_Written task_
Everything from the line containing "What magnitude of" down to the last line of the entries below must be transcribed exactly, and nothing else.

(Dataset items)

* BEGIN *

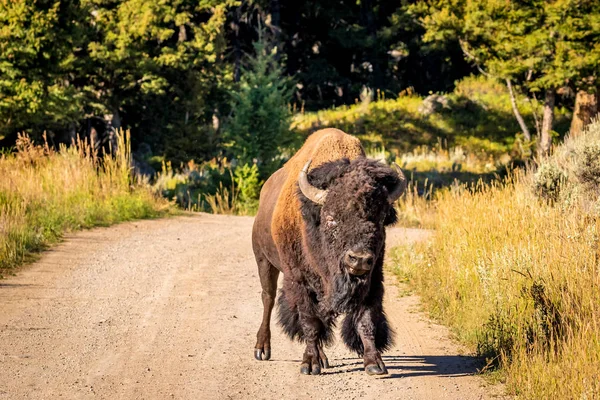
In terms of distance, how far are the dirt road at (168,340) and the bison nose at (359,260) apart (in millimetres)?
1080

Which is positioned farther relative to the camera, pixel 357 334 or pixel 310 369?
pixel 310 369

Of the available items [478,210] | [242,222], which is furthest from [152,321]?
[242,222]

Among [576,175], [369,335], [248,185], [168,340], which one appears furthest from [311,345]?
[248,185]

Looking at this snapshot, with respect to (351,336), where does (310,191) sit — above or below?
above

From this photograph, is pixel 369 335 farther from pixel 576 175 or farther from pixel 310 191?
pixel 576 175

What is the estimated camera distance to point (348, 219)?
23.5 ft

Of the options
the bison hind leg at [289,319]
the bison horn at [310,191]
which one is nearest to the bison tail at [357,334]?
the bison hind leg at [289,319]

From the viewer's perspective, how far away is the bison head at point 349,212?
23.2ft

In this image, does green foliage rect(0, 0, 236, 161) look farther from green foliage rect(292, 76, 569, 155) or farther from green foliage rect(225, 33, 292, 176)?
green foliage rect(292, 76, 569, 155)

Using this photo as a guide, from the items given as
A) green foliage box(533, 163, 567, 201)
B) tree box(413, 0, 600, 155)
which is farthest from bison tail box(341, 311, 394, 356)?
tree box(413, 0, 600, 155)

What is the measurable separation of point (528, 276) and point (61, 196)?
1013 cm

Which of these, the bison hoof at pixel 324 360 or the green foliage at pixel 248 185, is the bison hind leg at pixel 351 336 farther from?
the green foliage at pixel 248 185

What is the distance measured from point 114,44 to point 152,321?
1889 centimetres

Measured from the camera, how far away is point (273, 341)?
9.22m
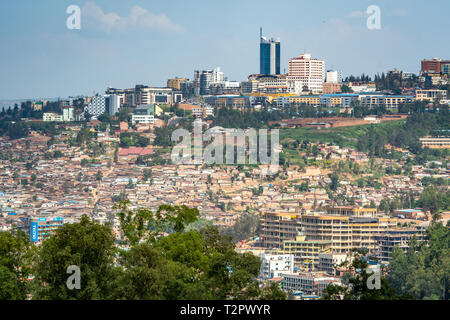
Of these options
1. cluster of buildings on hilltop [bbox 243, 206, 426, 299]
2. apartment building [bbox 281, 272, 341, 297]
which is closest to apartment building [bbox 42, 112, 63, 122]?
cluster of buildings on hilltop [bbox 243, 206, 426, 299]

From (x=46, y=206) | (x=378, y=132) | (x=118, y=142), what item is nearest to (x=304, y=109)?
(x=378, y=132)

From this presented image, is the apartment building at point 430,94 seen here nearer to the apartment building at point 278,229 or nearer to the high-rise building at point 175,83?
the high-rise building at point 175,83

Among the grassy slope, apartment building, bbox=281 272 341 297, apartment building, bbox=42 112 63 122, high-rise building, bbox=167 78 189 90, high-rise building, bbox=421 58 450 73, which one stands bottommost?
apartment building, bbox=281 272 341 297

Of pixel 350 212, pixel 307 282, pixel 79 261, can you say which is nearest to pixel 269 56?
pixel 350 212

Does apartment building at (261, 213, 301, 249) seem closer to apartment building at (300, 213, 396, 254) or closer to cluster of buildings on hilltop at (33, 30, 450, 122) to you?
apartment building at (300, 213, 396, 254)

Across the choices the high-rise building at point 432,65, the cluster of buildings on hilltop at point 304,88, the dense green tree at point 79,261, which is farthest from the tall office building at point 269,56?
the dense green tree at point 79,261

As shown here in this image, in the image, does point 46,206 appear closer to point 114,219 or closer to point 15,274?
point 114,219
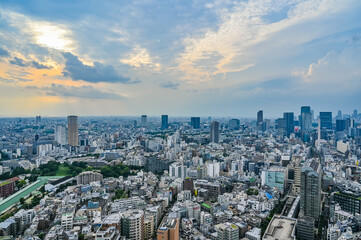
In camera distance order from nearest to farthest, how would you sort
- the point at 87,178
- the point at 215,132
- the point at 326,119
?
1. the point at 87,178
2. the point at 215,132
3. the point at 326,119

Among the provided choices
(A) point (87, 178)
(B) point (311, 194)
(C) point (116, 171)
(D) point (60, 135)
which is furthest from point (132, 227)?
(D) point (60, 135)

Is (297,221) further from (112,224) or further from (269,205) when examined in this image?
(112,224)

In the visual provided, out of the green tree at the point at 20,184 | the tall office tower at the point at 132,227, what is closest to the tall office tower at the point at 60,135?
the green tree at the point at 20,184

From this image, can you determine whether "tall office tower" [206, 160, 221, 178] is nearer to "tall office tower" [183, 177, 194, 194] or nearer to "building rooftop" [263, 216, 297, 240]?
"tall office tower" [183, 177, 194, 194]

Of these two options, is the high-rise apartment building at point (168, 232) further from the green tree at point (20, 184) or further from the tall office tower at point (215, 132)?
the tall office tower at point (215, 132)

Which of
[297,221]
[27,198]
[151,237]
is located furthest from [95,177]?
[297,221]

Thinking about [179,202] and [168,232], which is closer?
[168,232]

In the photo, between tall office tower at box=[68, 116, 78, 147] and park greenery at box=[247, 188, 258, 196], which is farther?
tall office tower at box=[68, 116, 78, 147]

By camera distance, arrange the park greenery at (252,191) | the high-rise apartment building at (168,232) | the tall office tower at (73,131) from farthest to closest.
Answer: the tall office tower at (73,131), the park greenery at (252,191), the high-rise apartment building at (168,232)

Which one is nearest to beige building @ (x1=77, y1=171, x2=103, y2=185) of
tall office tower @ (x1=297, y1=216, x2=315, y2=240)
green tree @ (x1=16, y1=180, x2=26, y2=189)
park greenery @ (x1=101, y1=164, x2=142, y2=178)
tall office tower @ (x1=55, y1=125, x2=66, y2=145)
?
park greenery @ (x1=101, y1=164, x2=142, y2=178)

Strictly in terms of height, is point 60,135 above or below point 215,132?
below

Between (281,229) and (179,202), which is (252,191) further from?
(281,229)
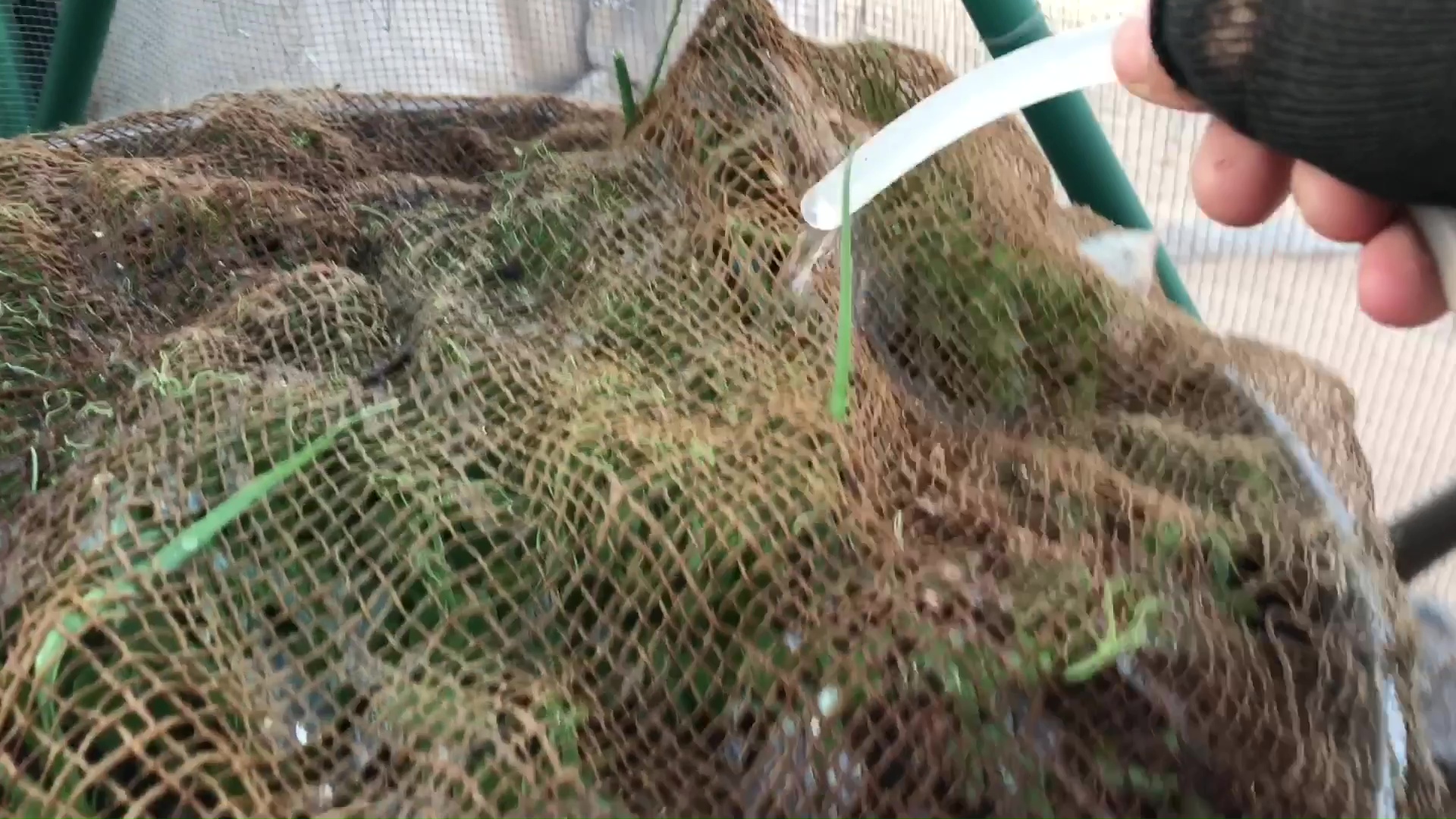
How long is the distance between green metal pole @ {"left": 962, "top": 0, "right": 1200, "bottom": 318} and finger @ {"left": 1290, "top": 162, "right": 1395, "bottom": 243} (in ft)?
0.92

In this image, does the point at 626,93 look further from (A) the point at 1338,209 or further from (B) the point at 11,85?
(B) the point at 11,85

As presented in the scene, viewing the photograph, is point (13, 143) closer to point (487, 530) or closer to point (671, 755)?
point (487, 530)

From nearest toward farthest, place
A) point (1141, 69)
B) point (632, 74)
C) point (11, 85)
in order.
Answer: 1. point (1141, 69)
2. point (11, 85)
3. point (632, 74)

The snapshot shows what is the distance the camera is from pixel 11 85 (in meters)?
1.04

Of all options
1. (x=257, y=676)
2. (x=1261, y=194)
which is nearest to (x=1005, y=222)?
(x=1261, y=194)

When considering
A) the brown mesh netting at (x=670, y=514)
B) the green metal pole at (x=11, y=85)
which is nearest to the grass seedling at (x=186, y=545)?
the brown mesh netting at (x=670, y=514)

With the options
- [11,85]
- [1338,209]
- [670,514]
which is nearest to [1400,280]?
[1338,209]

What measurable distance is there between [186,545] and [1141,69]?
1.45ft

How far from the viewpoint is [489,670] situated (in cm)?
40

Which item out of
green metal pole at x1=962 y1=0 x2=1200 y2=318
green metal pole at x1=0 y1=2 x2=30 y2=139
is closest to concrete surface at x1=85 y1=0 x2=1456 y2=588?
green metal pole at x1=0 y1=2 x2=30 y2=139

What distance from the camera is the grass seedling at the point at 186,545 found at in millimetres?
355

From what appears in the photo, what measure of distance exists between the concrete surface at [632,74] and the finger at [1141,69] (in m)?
0.59

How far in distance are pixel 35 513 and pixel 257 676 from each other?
13 centimetres

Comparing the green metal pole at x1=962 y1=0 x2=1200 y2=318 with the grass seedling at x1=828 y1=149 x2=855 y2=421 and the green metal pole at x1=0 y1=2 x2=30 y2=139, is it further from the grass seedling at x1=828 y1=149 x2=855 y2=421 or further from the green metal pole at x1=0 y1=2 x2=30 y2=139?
the green metal pole at x1=0 y1=2 x2=30 y2=139
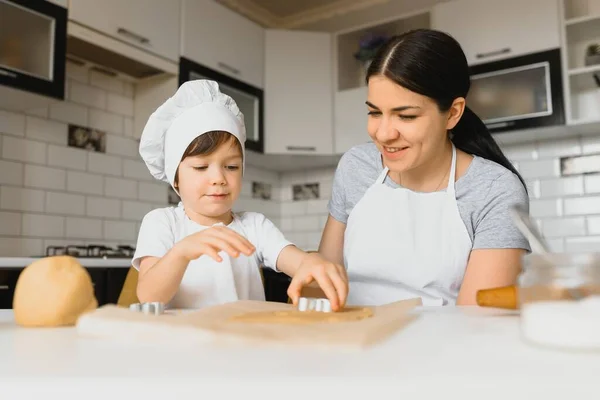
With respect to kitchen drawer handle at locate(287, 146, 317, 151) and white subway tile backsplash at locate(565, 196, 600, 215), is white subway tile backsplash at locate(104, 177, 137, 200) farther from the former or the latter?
white subway tile backsplash at locate(565, 196, 600, 215)

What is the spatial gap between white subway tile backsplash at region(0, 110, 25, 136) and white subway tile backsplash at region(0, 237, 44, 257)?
18.2 inches

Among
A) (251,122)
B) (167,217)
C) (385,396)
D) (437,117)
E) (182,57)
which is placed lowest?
(385,396)

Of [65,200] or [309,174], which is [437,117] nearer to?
[65,200]

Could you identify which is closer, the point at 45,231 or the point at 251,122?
the point at 45,231

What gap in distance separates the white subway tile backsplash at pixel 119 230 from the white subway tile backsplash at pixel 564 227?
2179 mm

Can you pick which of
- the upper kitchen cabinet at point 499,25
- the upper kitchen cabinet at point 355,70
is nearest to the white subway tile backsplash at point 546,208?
the upper kitchen cabinet at point 499,25

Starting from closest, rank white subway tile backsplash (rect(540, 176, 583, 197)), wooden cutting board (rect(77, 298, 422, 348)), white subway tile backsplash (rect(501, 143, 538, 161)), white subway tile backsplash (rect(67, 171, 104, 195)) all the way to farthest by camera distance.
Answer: wooden cutting board (rect(77, 298, 422, 348)) → white subway tile backsplash (rect(67, 171, 104, 195)) → white subway tile backsplash (rect(540, 176, 583, 197)) → white subway tile backsplash (rect(501, 143, 538, 161))

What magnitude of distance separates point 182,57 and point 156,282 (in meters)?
2.19

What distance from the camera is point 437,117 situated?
137cm

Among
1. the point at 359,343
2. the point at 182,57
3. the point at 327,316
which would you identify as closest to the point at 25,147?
the point at 182,57

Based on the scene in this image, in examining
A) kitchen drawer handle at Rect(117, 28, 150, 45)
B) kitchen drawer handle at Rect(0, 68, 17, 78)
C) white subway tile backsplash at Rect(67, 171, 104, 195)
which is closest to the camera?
kitchen drawer handle at Rect(0, 68, 17, 78)

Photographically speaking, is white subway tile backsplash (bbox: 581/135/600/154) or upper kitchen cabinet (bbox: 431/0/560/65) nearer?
upper kitchen cabinet (bbox: 431/0/560/65)

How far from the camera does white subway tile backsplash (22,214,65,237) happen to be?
2.54 metres

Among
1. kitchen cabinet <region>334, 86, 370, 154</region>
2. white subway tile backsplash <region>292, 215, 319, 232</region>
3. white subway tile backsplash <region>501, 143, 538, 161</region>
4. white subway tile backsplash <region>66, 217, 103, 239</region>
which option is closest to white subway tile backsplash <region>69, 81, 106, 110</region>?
white subway tile backsplash <region>66, 217, 103, 239</region>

* END *

_Result for this task_
What magnitude of distance separates point 182,57 and point 156,282 (in meters)?
2.19

What distance from the camera is point 437,117 situated?
137cm

Among
1. the point at 359,343
2. the point at 182,57
3. the point at 327,316
which would you identify as closest to the point at 25,147?
the point at 182,57

Based on the scene in this image, in examining
A) kitchen drawer handle at Rect(117, 28, 150, 45)
B) kitchen drawer handle at Rect(0, 68, 17, 78)
C) white subway tile backsplash at Rect(67, 171, 104, 195)
which is closest to the camera?
kitchen drawer handle at Rect(0, 68, 17, 78)

Photographically speaking, is white subway tile backsplash (bbox: 581/135/600/154) or upper kitchen cabinet (bbox: 431/0/560/65) nearer?
upper kitchen cabinet (bbox: 431/0/560/65)

How far from the camera does white subway tile backsplash (22,214,65,237) happen to be?
2.54 metres

Among
1. kitchen cabinet <region>334, 86, 370, 154</region>
2. white subway tile backsplash <region>292, 215, 319, 232</region>
3. white subway tile backsplash <region>501, 143, 538, 161</region>
4. white subway tile backsplash <region>66, 217, 103, 239</region>
which option is closest to white subway tile backsplash <region>69, 81, 106, 110</region>?
white subway tile backsplash <region>66, 217, 103, 239</region>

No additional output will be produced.